Kekuatan imajiner dan juga kemampuan untuk meniru adalah daya dorong yang amat menantang bagi seorang anak. Kekuatan imajin dan juga imitator di pengaruhi oleh banyak factor. Pada masing-masing generasi mempunyai berbagai imajinasi yang berbeda. Pada masa belum terdapatnya televise dan radio imajinasi akan di pengaruhi oleh kondisi alam sekitar.

Maka anak-anak akan menjadi petualang dalam hutan, lautan atau bermain dalam danau atau mereka bermain di sungai dengan melakukan akrobatik. Ayah saya pernah bercerita ketika ia kecil imajinasi adalah bagaimana mampu untuk melakukan kegiatan menaklukan hutan dan juga melakukan hal-hal yang amat berbeda dengan saya yang sedikit telah mengenal radio.

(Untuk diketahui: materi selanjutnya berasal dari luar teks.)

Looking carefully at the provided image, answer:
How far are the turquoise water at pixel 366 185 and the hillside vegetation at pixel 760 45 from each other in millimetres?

Radio itupun mendengarnya hanya sekali-kali. Masih teringat ketika mendengar radio bercerita tentang Kamandanu dan Mantili sebuah serial radio yang bercerita tentang pendekar yang mempunyai kemampuan silat dan beberapa keahlian lainnya.

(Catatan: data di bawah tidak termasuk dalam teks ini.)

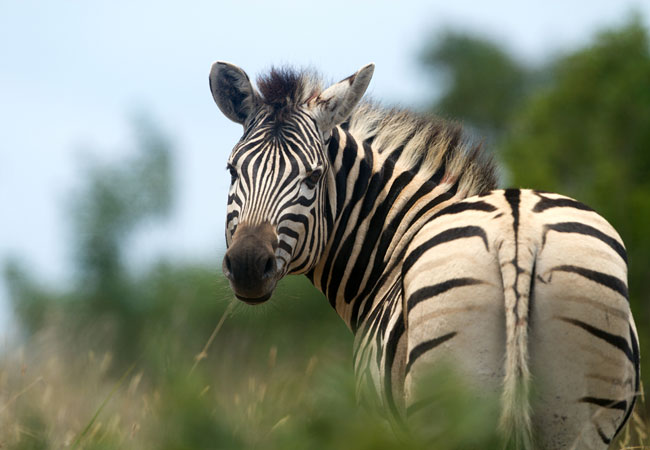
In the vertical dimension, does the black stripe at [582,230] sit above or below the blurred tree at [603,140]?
below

Maka imajnasi ketika itu bagaimana bisa tampil menjadi seorang pendekat dengan mempunyai sebuah benda apakah tongkat, atau pedang atau busur panah yang mempunyai keistimewaan yang dapat menggalahkan musuh-musuh.

Imajinasi yang berkembang dari serial radio tersebut adalah bagaimana mengalahkan kekuatan jahat dan membela kebenaran. Seiring perkembangan teknologi dan juga pertelevisian maka anak-anak mengenal tokoh-tokoh kartun yang berasal dari luar.

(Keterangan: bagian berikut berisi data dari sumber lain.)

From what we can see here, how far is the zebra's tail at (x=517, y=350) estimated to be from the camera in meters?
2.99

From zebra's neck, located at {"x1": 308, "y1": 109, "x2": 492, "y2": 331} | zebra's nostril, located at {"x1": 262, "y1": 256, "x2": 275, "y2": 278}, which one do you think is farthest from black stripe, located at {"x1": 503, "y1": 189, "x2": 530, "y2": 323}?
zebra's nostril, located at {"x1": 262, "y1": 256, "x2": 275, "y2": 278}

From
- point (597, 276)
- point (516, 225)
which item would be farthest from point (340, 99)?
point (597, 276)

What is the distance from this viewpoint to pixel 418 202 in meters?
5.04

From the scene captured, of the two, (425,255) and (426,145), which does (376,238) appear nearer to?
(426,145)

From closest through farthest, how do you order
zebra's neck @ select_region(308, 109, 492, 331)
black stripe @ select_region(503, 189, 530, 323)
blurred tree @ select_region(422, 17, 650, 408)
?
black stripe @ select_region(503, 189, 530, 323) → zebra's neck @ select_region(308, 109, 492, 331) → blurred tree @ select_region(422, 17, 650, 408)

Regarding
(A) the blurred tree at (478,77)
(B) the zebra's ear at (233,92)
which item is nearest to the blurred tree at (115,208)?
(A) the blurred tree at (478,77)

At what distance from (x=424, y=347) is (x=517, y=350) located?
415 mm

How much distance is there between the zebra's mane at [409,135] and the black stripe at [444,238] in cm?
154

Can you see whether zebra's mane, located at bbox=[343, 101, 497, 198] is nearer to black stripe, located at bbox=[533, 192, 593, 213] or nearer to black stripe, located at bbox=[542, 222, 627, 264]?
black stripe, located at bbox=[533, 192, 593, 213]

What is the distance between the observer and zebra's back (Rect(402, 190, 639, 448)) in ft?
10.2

Terjadi pertukaran tokoh yang semula adalah tokoh local bergeser menjadi tokoh internasional yang diproduksi oleh walt Disney. Pada masa kini banyak imajinasi anak-anak yang dipengaruhi oleh film kartun.

Anak-anak sebahagian memiliki kebebasan tidak terbatas dalam menonton dan mengakses film. Banyak diantara film-film tersebut bernuansakan heroic yang menjadikan mereka sebagai patriot dan tidak sedikit film tersebut malah meletakkan sesuatu yang tidak bagus, mengandung unsure kekerasan dan juga unsure pelecehan terhadap nilai-nilai agama atau simbolik agama.

Orang dewasa sebagai sebuah kekuatan pemberi penguatan akan hal-hal yang positif dan mendukung perkembangan kemampuan anak telah memudah dengan seiring rendahnya perhatian terhadap aktivitas anak-anak.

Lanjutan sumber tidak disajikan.